= Text provided =

start

After launching from the Kennedy Space Center on 8 July, the NASA Space Shuttle successfully returned home today. The landing marks the close of a 30-year run for the Space Shuttle and ends an era in American history. The final Space Shuttle launch is an important moment in the American space program — but what about Australia’s astronomic endeavours?
Never one to miss an adventure, Australia is active in outer space. One such project is the Square Kilometer Array (SKA), which will be the world’s biggest radio telescope, capable of seeing 10,000 times farther than current technology. Australia and New Zealand are competing jointly to host the SKA, which will try to answer such questions as:
- Is there life on a planet other than Earth?
- What happened after the Big Bang?
- How do galaxies evolve?
If you have (simpler!) questions of your own, you can read more about Australia’s role in the development of the SKA here.
The Australian Space Research Program is another way that Australia is involved in astronomy. This program provides funding to a variety of projects revolving around… you guessed it, space research. Past projects include developing a new kind of scramjet engine, using space technology for environmental monitoring, and setting up broadband in Antarctica. Curious? Learn more here.

end

= Task 1 =
Show every line of the records that contains the word "water".

= Exercise data =
start

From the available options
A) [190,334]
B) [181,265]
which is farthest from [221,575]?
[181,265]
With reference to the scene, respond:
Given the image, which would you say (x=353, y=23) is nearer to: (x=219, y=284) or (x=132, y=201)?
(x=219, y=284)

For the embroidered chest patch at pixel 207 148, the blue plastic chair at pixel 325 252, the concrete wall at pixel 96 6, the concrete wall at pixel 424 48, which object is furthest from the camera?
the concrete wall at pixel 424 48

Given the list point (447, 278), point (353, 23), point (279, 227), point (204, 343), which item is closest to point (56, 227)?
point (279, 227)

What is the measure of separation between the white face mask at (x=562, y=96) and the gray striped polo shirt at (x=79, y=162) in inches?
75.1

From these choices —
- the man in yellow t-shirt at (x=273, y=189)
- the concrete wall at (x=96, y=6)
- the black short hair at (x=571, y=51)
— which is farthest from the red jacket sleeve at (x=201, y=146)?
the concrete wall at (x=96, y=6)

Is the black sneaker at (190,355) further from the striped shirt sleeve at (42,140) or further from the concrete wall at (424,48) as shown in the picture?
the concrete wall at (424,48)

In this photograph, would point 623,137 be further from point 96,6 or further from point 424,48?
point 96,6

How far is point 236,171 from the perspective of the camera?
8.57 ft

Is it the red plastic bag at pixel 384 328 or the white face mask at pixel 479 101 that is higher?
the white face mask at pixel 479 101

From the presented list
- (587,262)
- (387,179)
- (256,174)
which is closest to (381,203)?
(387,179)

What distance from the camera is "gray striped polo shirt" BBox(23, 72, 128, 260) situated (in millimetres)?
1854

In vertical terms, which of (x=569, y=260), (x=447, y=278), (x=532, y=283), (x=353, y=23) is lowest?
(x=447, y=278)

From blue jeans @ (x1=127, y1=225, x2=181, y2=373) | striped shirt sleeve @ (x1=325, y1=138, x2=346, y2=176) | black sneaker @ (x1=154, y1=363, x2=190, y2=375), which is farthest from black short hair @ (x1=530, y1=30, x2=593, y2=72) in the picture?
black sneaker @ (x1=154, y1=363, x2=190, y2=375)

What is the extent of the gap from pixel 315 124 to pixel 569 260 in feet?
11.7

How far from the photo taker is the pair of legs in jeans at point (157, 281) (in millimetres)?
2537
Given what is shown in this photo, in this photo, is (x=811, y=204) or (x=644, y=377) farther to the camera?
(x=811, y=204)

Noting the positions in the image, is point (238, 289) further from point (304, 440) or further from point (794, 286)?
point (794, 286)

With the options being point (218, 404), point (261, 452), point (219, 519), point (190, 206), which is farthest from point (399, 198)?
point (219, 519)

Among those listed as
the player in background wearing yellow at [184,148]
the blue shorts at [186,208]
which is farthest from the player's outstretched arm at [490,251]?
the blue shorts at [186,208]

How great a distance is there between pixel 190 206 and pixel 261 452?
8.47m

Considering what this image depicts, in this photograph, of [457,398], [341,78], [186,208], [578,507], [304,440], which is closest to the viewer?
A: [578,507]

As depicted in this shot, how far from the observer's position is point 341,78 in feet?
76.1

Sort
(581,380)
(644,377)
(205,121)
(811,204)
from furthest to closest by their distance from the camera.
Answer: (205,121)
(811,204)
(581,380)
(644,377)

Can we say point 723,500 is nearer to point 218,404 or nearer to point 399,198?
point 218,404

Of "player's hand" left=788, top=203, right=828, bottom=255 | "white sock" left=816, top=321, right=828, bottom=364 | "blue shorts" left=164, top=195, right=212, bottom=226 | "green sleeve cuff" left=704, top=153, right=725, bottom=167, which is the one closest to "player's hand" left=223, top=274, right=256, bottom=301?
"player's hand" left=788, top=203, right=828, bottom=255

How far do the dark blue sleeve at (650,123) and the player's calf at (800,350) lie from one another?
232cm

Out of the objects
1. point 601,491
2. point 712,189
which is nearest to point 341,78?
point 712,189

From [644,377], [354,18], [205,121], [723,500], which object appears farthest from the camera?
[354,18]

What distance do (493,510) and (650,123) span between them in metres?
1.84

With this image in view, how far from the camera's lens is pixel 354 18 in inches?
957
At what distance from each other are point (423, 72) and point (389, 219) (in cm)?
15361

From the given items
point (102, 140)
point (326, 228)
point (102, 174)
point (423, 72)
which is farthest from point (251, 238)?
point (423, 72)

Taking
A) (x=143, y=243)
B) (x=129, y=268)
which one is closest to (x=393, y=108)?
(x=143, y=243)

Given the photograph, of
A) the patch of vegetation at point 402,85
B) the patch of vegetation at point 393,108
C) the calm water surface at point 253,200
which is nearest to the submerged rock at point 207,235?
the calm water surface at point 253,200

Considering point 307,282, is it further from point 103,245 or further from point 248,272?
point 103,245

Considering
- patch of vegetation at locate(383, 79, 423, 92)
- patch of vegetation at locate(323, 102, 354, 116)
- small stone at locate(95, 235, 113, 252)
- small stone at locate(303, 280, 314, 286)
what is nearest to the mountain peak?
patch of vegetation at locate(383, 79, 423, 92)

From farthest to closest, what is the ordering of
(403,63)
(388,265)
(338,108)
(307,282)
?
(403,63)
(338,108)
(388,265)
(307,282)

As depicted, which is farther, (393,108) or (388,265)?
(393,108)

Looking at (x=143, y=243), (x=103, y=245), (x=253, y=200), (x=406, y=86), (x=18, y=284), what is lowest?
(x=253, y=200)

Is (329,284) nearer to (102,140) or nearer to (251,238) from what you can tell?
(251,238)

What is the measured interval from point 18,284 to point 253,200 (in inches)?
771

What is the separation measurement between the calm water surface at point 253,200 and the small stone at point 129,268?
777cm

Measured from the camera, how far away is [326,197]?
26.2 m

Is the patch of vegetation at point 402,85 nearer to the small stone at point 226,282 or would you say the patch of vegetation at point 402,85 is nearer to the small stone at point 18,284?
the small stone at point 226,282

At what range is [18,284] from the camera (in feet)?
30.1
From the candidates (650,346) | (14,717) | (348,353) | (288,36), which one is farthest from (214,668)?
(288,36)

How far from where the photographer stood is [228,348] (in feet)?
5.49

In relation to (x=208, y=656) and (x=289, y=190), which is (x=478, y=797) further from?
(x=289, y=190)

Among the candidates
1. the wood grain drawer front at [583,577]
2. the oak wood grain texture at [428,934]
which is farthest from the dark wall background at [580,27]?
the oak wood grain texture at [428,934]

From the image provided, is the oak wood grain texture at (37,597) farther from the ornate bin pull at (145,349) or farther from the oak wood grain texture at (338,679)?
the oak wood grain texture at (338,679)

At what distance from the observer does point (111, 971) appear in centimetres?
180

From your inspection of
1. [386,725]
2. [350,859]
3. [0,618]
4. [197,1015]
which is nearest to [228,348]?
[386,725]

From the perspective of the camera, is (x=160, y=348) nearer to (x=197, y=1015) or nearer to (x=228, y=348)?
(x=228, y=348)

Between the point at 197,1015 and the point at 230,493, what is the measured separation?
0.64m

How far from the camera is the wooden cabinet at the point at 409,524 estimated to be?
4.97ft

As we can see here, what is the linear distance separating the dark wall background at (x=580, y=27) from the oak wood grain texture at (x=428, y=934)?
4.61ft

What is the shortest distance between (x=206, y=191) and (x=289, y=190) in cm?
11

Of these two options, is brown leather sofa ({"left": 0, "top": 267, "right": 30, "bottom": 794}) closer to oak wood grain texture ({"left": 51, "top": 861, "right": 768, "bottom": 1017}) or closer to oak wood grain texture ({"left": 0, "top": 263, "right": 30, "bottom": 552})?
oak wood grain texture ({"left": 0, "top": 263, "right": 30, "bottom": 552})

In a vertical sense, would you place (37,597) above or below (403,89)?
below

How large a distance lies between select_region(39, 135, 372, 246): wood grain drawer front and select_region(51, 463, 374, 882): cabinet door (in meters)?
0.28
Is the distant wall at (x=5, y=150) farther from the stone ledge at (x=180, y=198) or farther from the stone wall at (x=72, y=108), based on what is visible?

end

= Task 2 =
Answer these questions from the text on Australia's space activities:
(a) On what date did the final Space Shuttle mission launch from the Kennedy Space Center?
(b) How many times farther than current technology will the Square Kilometer Array be able to see?
(c) Which two countries are competing jointly to host the Square Kilometer Array?

= Full output 1 =
C) the calm water surface at point 253,200
the calm water surface at point 253,200
What is the separation measurement between the calm water surface at point 253,200 and the small stone at point 129,268?

= Full output 2 =
(a) 8 July
(b) 10,000 times
(c) Australia and New Zealand